Re: Opcode decoding for disassembler

Posted: Thu Apr 18, 2019 3:13 pm
by koitsu
Oh, I see what you meant now. Yes, rainwarrior's answer is the proper solution for a disassembler. The basic premise in this case would be: when handling branch instructions, it should be very easy for you to create a reference to an address that is "outside the ROM range" since branching is based entirely on the current PC/offset. For example, if that bne in your previous code actually ended up branching to $7fbc, your disassembler can either turn that line into bne $7fbc (this is what mine did) or bne L_7FBC (if you keep an internal list of addresses/labels/things) combined with emitting L_7FBC = $7FBC at the top of the disassembly. It's your call.

As for brk: I've always advocated strongly that it be interpreted as 2 bytes for one good reason: the CPU actually increases PC by 2 when handling brk. Quoting Lichty/Eyes (and now WDC since they own the book):
Although BRK is a one-byte instruction, the program counter (which is pushed onto the stack by the
instruction) is incremented by two; this lets you follow the break instruction with a one-byte signature byte
indicating which break caused the interrupt. Even if a signature byte is not needed, either the byte following the
BRK instruction must be padded with some value or the break-handling routine must decrement the return
address on the stack to let an RTI (return from interrupt) instruction executed correctly.
However, if you read other 6502 books/documents, or even look at old (circa 80s) disassemblers, you'll see that many of them insist it's 1-byte instruction as a whole and that the PC+2 aspect is just a runtime nicety.
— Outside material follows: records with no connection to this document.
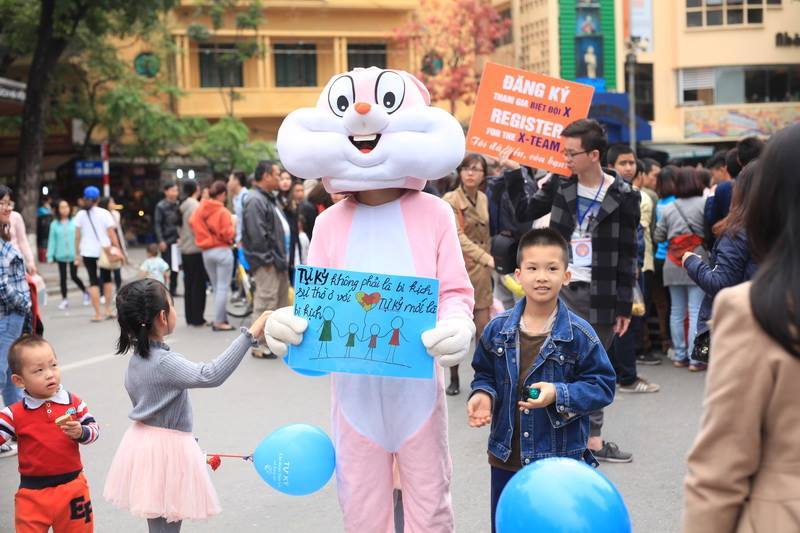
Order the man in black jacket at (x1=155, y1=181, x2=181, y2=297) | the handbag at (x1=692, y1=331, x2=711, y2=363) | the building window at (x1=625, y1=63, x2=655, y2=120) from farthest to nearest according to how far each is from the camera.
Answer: the building window at (x1=625, y1=63, x2=655, y2=120) < the man in black jacket at (x1=155, y1=181, x2=181, y2=297) < the handbag at (x1=692, y1=331, x2=711, y2=363)

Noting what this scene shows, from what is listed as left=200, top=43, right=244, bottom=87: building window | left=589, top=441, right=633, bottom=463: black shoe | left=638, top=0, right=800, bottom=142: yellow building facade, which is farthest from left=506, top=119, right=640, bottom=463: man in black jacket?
left=200, top=43, right=244, bottom=87: building window

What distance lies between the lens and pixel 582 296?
20.0ft

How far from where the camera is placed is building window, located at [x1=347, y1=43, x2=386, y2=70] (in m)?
39.8

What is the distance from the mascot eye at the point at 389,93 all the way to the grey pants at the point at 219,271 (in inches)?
335

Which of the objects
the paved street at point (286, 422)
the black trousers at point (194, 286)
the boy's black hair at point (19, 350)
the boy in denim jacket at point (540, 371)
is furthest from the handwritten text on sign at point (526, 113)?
the black trousers at point (194, 286)

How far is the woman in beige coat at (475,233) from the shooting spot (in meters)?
8.27

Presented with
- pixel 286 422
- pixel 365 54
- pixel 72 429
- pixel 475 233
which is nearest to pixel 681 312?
pixel 475 233

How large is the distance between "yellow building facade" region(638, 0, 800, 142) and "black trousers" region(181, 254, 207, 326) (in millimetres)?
25776

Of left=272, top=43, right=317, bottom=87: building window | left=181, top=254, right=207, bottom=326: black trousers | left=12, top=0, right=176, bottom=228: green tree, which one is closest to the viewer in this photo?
left=181, top=254, right=207, bottom=326: black trousers

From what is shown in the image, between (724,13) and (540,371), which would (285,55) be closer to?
(724,13)

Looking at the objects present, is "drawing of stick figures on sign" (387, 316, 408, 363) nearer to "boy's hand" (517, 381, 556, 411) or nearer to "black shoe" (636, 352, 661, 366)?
"boy's hand" (517, 381, 556, 411)

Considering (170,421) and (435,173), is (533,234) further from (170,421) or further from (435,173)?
(170,421)

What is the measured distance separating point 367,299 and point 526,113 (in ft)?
11.9

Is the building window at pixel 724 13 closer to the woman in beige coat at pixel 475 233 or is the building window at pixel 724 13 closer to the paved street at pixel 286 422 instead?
the paved street at pixel 286 422
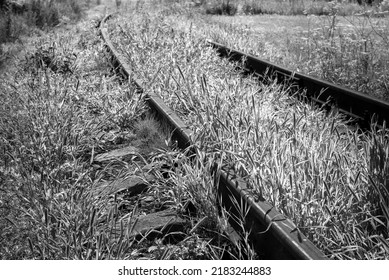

As such, it is actually somewhat common -- at least on the Apple II series, which is not the platform you're focused on -- to find code where the programmer simply did brk without a signature byte, followed by code that was used normally (not just in the BRK handler!) except the first byte would be effectively skipped. This is a crappy example, but you'll see what I mean:

Code: Select all

L_8000:
  lda $ee
  cmp #$16
  bne Somewhere
  brk
L_8007:
  lda #$ea
  sta $20fe
; ...
; Other legit code from this point on, blah blah blah
; ...
  jmp L_8007
In this case, the optional signature byte would be $a9 (the lda of lda #$ea at $8007). In situations like these, IRQ/BRK handler code tends to end up manipulating the return address on the stack. (Side note: as point of info, not about brk: you'll find many NES games -- like the Final Fantasy series -- that modify the stack like this, especially in a jsr/rts scenario). But if it didn't, if it returned from the BRK handler, it would end up executing an $ea (nop) and continuing on pleasantly.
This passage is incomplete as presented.